Southern Maryland's public school systems generally met the state criteria for progress on standardized reading and math tests, according to state data released this week.

Maryland has established standards that each school must meet to show it is making "adequate yearly progress" and performing proficiently on the Maryland School Assessment tests, which students take each spring.

Across the state, nearly 200 public schools -- more than one-third of them in Montgomery and Prince George's counties -- failed to meet those standards. But in Southern Maryland, just seven schools -- two in Calvert, two in Charles and three in St. Mary's -- missed the performance mark this year.

"We're right on target," said Charles County Superintendent James E. Richmond. "We're doing everything we can to make sure we meet the expectations of the Maryland assessments."

The performance targets, mandated by the federal No Child Left Behind Act, are applied to several subgroups within schools, including racial and ethnic groups, low-income children, special education students, and those who speak limited English. A school must have every subgroup reach the standards to pass as a whole, and each year, the standards get increasingly stringent.

In Charles County, at Piccowaxen Middle School, African American students and special education students did not, as groups, meet the proficiency standards in reading this year. Daniel of St. Thomas Jenifer Elementary also missed the mark for reading among special education students.
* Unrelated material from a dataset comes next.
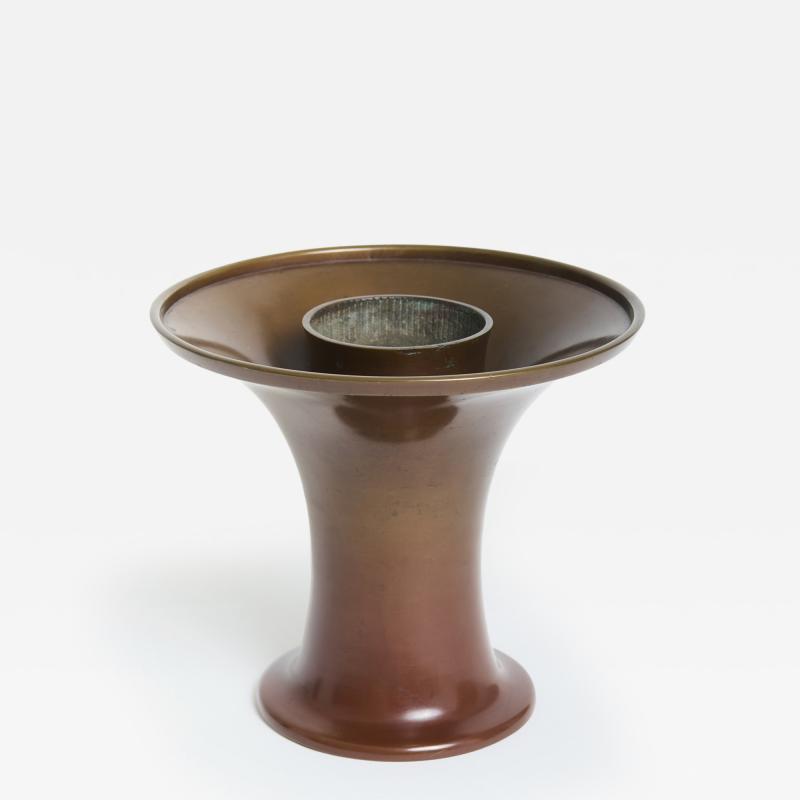 Bronze Usabata Vase
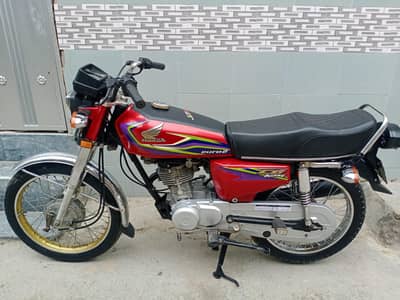 Honda 125 2017 mint condition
"We've already worked with them on their school improvement plans," Richmond said. "We have efforts in place to address special education scores."

In St. Mary's County, Benjamin Banneker Elementary and George Washington Carver Elementary failed to meet the special education reading standard for the first time this year. But Superintendent Patricia M. Richardson said that with one more proficient student at Banneker, and two more at Carver, the schools would have met the state goals.

"It's a signal we need to continue moving forward, strengthening the quality of instruction, but it's not a signal that there needs to be a complete overhaul," she said.

Spring Ridge Middle School missed the reading standards for special education and limited-income students. It was the second year of below-standard performance for the school, placing it on a list of schools needing improvement.

Richardson said a "technical assistance team," made up of central office staff members and instruction supervisors, will work at the school, analyzing testing data and areas where teacher training could be improved as well as monitoring student progress. A similar program has been in place at Greenview Knolls Elementary, and Richardson said the intervention led to widespread improvement there on standardized tests.

"You can't just wait until this test comes around in the spring, you have to monitor year-round," she said.

Two schools in Southern Maryland -- Appeal Elementary in Calvert and Lexington Park Elementary in St. Mary's -- showed enough improvement for two consecutive years to be taken off the "school improvement" list.

At Appeal, the addition of Principal Laurie Haynie brought "new energy to the building and some new expectations," said Carol Reid, assistant superintendent for instruction in Calvert County.

"There were some very, very focused interventions in the areas of reading and math," Reid said. "And a determination on the part of that staff that they didn't like the label [of a struggling school]. They worked overtime to show that they were better than that."

The schools that dipped below the standards this year in Calvert -- Southern Middle School and Mill Creek Middle School -- failed to reach proficiency in special education reading, according to data from the state.

Overall, 14 percent of public schools in Maryland -- 199 out of 1,430 -- did not meet state requirements. Last year, 37 percent failed to reach the standards. This year's results are based on reading and math tests taken by third-, fifth-, and eighth-graders, as well as a 10th-grade reading test. Schools that continually fail to reach the standards may have to pay for tutoring their students or allow children to transfer to higher-performing schools.

The challenge to meet state standards will only become tougher in coming years, as the performance bar is raised several percentage points. By 2014, all students will be expected to reach proficiency levels.

"It never stops," Richmond said. "You can't go backwards, we've got to continue to go forward."